INSTRUCTIONS TO FOLLOW: Where the string "name" shows up in a line of the records, copy that line.

(Saved data entries)
[Start of Attachment]
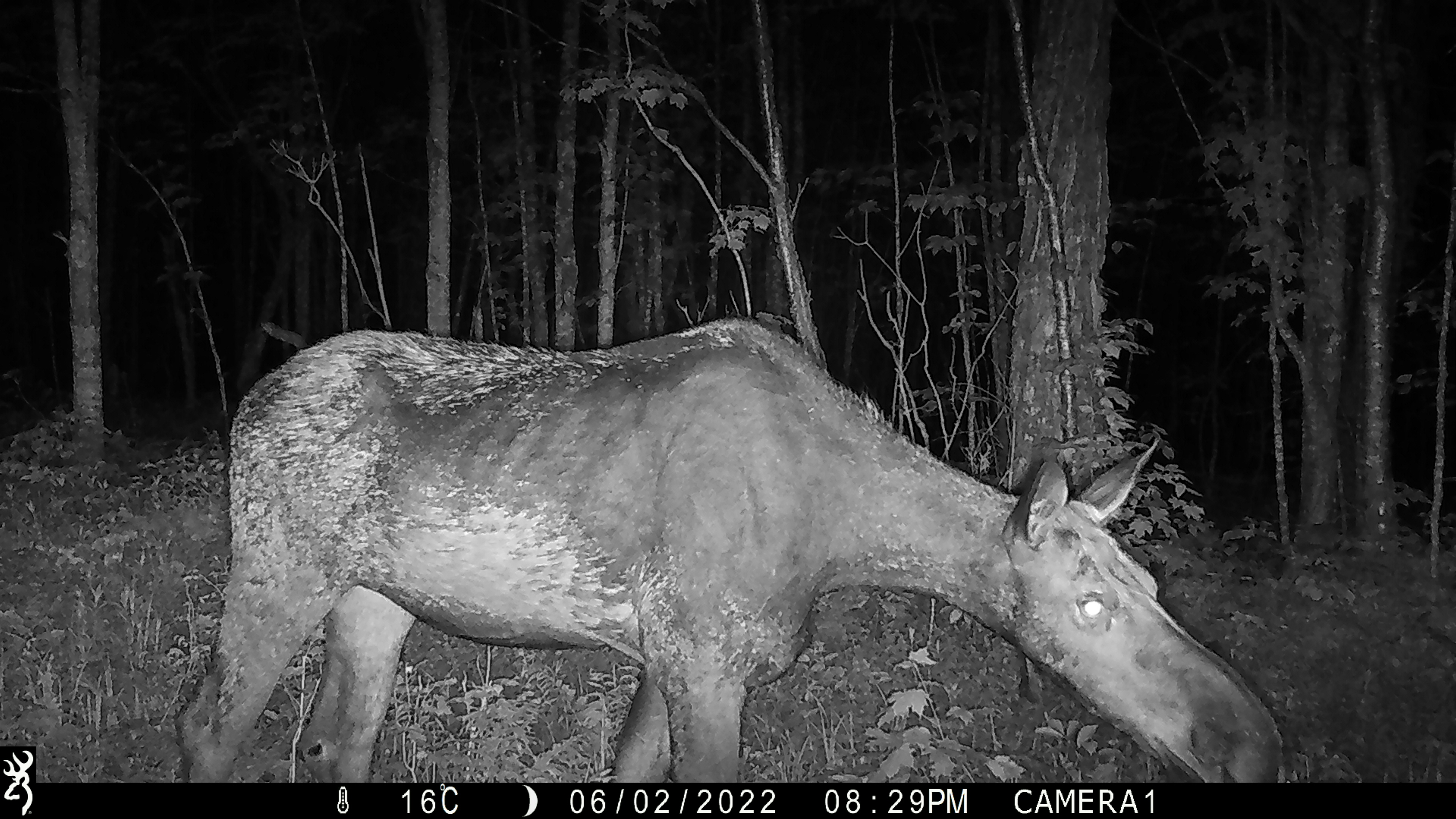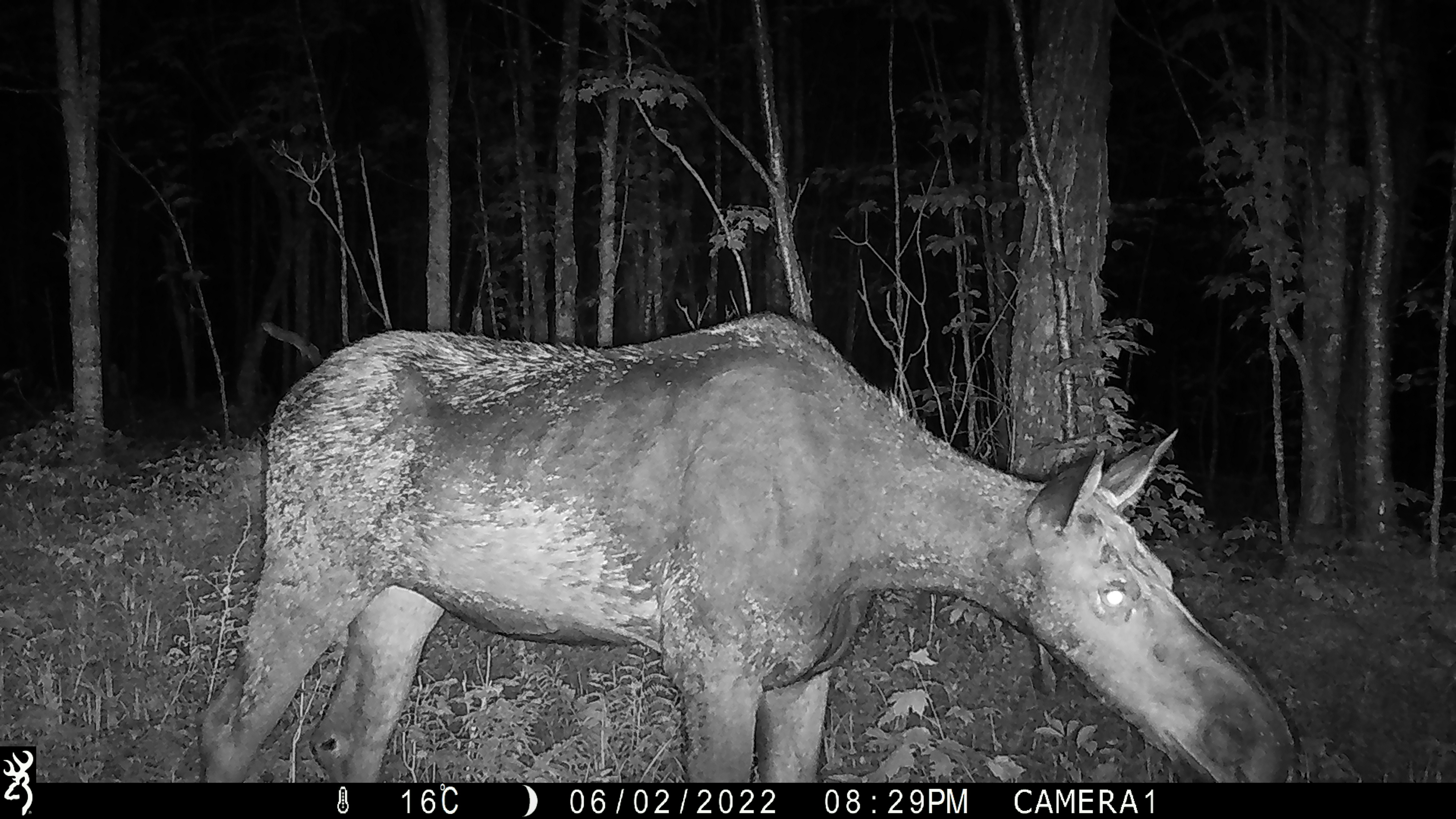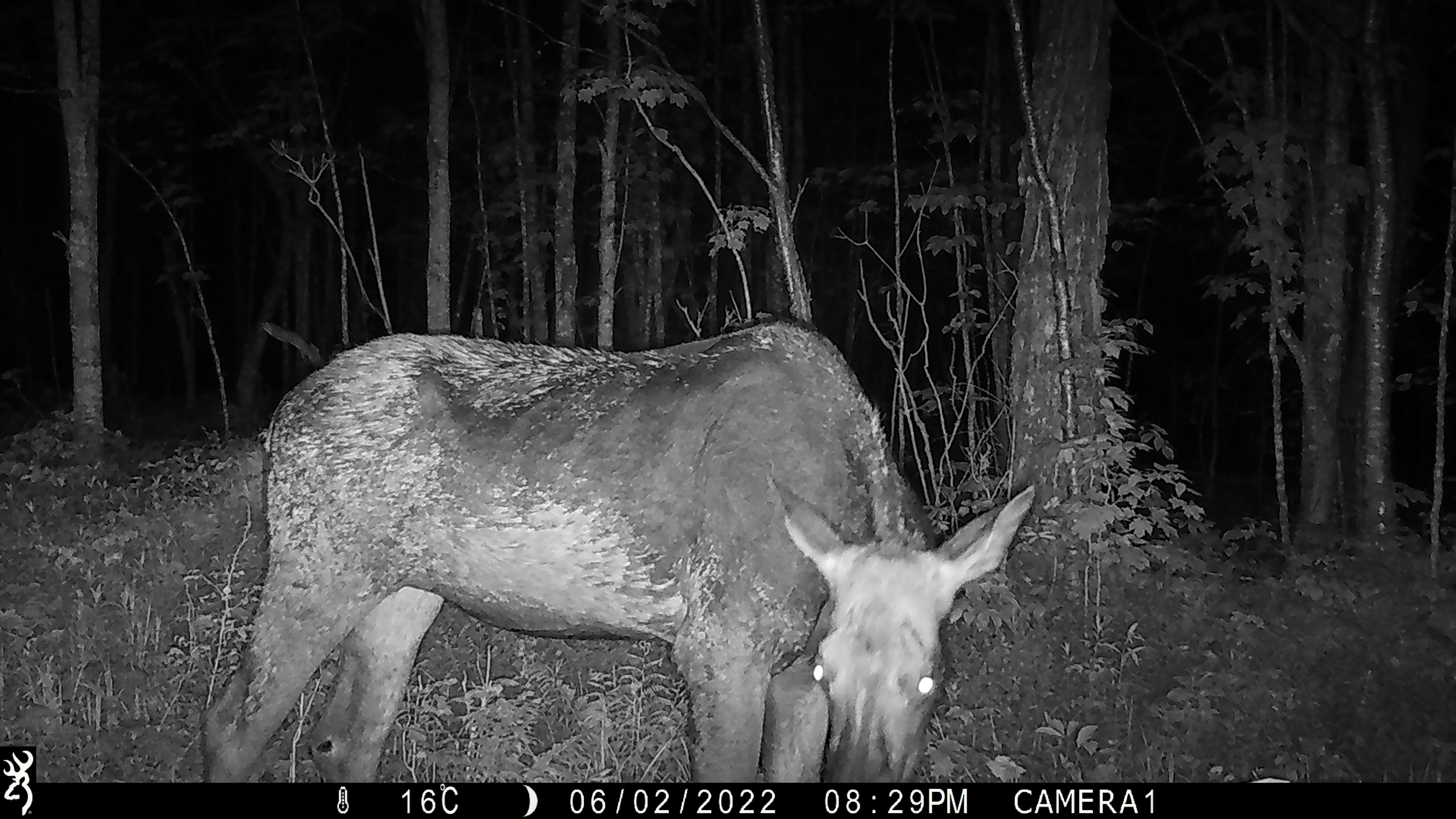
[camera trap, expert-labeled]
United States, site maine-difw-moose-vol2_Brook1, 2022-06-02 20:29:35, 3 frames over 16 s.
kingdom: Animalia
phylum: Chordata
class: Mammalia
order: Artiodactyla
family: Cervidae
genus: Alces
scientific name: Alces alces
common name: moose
[End of Attachment]
[Start of Attachment]
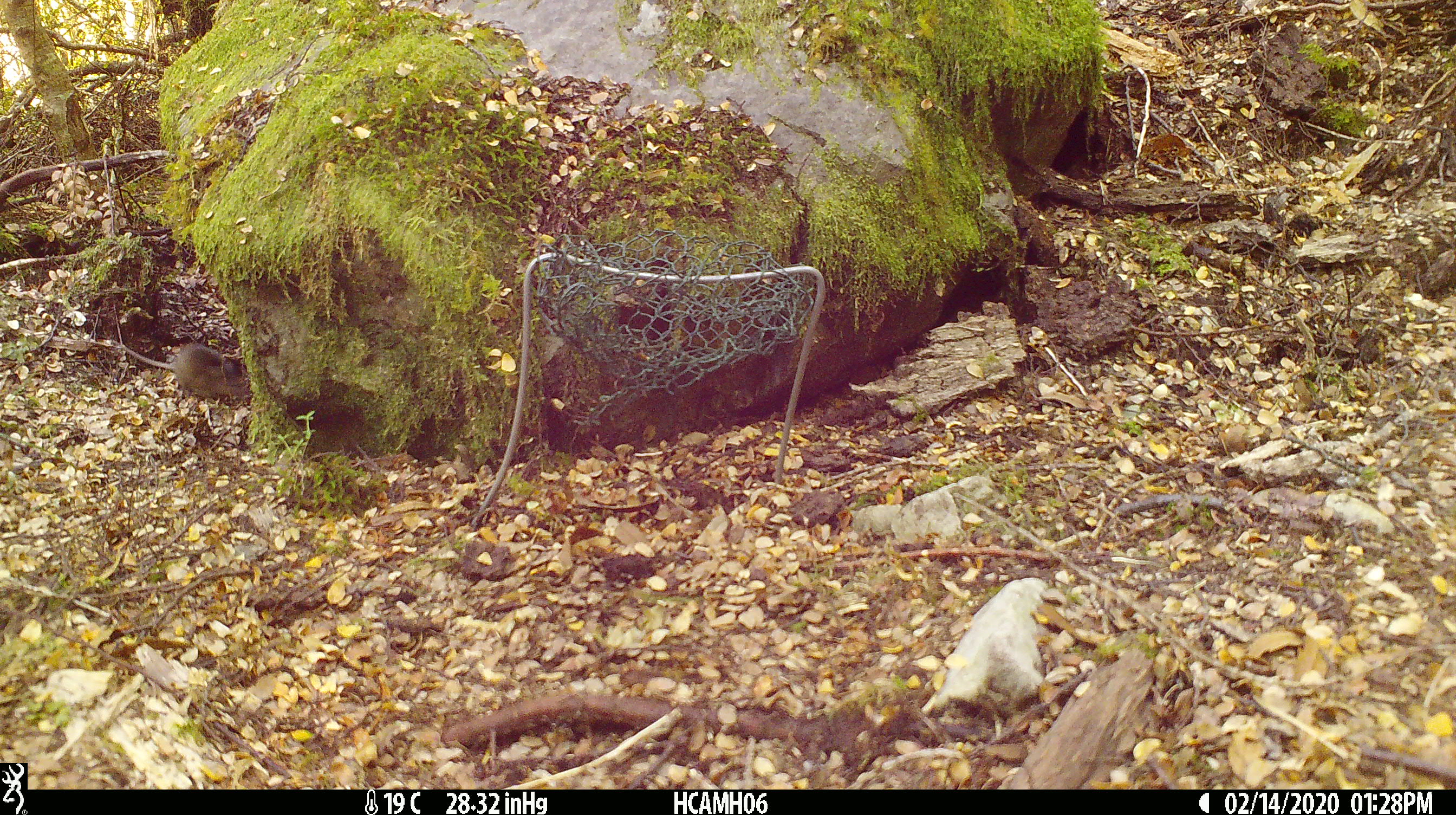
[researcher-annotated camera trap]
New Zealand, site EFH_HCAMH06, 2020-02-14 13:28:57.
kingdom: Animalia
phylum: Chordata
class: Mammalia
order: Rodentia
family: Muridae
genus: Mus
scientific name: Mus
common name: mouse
[End of Attachment]
EXERCISE RESULT:
scientific name: Alces alces
common name: moose
scientific name: Mus
common name: mouse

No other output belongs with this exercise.